§ SHORT TASK:
Quote everything in the records from the line containing "Is the spectator in grandstand at point" down to the end of the records, leaving out any pictures.

··· AVAILABLE RECORDS

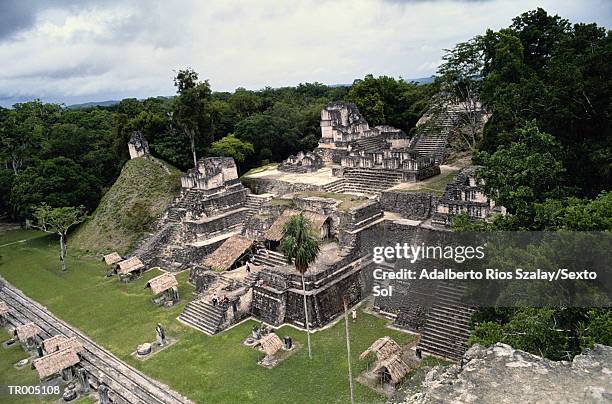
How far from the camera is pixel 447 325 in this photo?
1395 cm

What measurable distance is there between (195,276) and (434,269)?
10474 mm

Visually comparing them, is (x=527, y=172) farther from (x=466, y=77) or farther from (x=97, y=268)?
(x=97, y=268)

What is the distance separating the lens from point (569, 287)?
9.22 m

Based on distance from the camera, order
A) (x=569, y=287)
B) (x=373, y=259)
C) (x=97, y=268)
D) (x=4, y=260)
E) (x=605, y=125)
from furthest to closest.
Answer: (x=4, y=260), (x=97, y=268), (x=373, y=259), (x=605, y=125), (x=569, y=287)

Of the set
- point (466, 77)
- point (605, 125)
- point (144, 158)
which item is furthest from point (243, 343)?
point (144, 158)

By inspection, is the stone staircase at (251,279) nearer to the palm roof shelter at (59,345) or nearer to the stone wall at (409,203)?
the palm roof shelter at (59,345)

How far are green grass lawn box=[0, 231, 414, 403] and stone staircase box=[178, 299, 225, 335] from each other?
312 millimetres

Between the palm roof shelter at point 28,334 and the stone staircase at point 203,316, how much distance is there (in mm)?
5226

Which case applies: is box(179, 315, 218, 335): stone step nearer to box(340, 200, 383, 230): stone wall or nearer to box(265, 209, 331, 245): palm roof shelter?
box(265, 209, 331, 245): palm roof shelter

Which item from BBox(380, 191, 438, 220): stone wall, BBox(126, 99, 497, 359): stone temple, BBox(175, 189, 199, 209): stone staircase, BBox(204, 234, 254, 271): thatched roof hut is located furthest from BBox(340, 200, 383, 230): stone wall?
BBox(175, 189, 199, 209): stone staircase

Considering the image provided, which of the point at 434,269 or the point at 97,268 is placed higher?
the point at 434,269

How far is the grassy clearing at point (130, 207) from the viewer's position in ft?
85.8

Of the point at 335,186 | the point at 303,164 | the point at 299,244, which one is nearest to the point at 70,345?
the point at 299,244

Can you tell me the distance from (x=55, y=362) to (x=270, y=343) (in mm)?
6614
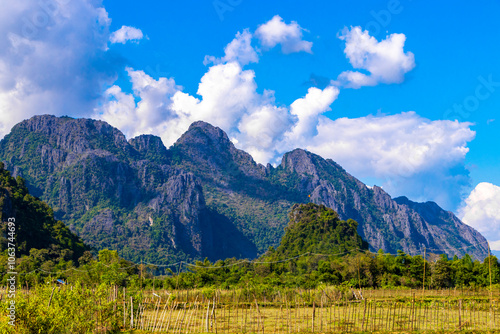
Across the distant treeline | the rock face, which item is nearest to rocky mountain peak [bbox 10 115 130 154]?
the rock face

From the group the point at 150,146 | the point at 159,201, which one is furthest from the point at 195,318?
the point at 150,146

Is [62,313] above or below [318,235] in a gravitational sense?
below

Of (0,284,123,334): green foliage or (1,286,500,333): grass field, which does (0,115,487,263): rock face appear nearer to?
(1,286,500,333): grass field

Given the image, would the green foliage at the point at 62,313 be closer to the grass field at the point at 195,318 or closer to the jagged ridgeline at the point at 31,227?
the grass field at the point at 195,318

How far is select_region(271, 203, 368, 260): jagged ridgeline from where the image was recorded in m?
72.2

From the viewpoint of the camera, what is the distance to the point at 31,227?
6588cm

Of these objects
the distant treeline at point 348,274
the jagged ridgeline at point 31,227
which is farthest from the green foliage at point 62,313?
the jagged ridgeline at point 31,227

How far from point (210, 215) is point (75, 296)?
150006mm

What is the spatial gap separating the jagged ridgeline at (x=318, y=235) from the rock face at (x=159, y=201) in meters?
50.5

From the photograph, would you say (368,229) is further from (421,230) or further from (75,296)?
(75,296)

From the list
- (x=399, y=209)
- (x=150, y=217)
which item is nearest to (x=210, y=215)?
(x=150, y=217)

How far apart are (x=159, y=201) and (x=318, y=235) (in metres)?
82.3

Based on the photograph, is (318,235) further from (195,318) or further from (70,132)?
(70,132)

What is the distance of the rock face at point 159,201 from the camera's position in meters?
134
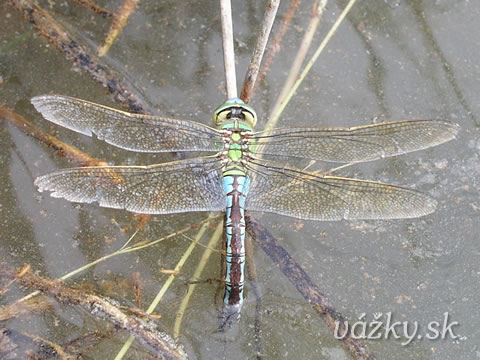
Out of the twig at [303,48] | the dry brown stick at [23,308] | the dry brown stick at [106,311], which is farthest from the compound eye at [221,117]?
the dry brown stick at [23,308]

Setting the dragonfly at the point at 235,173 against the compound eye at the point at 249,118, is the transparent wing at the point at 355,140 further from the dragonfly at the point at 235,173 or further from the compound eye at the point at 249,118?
the compound eye at the point at 249,118

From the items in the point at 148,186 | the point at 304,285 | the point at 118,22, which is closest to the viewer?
the point at 148,186

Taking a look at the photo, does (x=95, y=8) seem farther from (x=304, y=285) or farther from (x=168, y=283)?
(x=304, y=285)

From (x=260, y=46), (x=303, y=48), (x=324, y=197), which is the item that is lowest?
(x=324, y=197)

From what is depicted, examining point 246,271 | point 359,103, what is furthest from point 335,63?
point 246,271

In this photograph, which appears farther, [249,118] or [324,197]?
[249,118]

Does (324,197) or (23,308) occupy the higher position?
(324,197)

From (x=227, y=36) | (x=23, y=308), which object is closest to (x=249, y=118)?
(x=227, y=36)
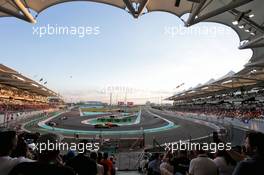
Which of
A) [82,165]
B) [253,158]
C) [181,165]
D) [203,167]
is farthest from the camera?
[181,165]

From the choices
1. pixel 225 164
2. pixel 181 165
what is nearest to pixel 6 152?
pixel 225 164

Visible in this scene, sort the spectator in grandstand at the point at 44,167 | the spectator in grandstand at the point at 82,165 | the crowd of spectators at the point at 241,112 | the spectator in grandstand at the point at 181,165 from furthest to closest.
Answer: the crowd of spectators at the point at 241,112, the spectator in grandstand at the point at 181,165, the spectator in grandstand at the point at 82,165, the spectator in grandstand at the point at 44,167

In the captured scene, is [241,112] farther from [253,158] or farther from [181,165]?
[253,158]

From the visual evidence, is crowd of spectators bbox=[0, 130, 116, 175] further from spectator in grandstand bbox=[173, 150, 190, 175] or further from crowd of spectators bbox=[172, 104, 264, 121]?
crowd of spectators bbox=[172, 104, 264, 121]

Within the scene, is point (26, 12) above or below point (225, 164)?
above

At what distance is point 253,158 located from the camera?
2.09 metres

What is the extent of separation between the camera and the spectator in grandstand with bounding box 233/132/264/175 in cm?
202

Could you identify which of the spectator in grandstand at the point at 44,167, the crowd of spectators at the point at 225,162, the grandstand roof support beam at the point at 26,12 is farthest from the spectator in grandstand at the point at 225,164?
the grandstand roof support beam at the point at 26,12

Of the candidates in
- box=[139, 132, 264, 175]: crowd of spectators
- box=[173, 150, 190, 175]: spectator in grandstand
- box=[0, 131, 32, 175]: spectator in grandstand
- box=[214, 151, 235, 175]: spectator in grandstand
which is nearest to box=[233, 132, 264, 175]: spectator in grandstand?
box=[139, 132, 264, 175]: crowd of spectators

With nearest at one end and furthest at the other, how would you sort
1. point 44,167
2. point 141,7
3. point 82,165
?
1. point 44,167
2. point 82,165
3. point 141,7

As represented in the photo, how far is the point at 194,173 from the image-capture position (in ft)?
10.2

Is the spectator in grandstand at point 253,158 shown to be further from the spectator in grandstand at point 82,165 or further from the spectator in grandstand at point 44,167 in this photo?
the spectator in grandstand at point 82,165

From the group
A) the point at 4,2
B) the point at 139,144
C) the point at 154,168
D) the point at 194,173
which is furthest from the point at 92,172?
the point at 139,144

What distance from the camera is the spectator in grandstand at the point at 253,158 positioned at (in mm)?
2023
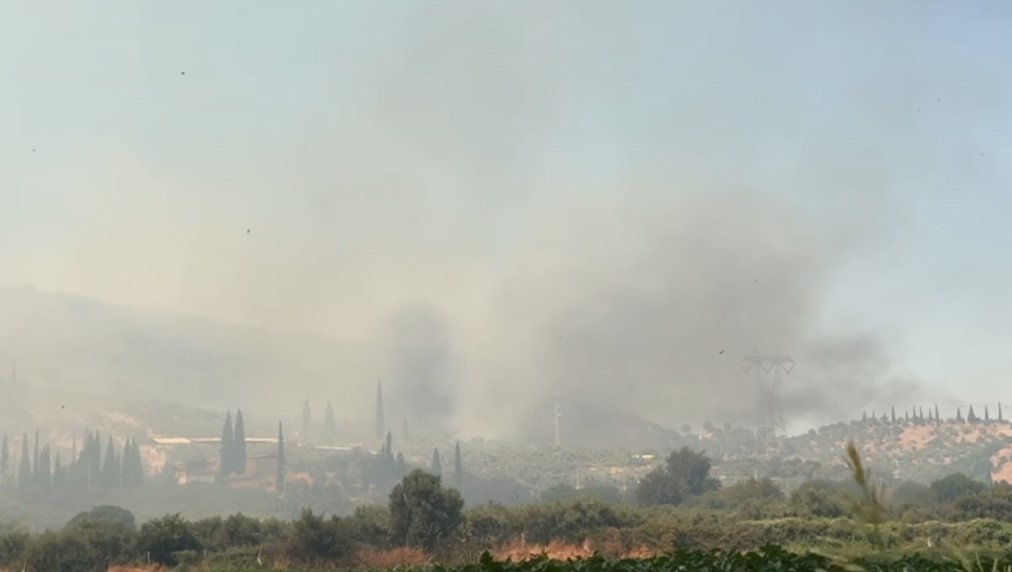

······

§ RESPONSE TO THE TASK:
Is the spectator in grandstand at point 253,158 shown to be further from the spectator in grandstand at point 82,165 or further from the spectator in grandstand at point 44,167 in this photo?
the spectator in grandstand at point 82,165

From the group
A) the point at 4,2
B) the point at 139,144
C) the point at 154,168
D) the point at 194,173
which is furthest from the point at 92,172?
the point at 139,144

What distance from the camera is the spectator in grandstand at the point at 253,158 positioned at (in mm)?
2023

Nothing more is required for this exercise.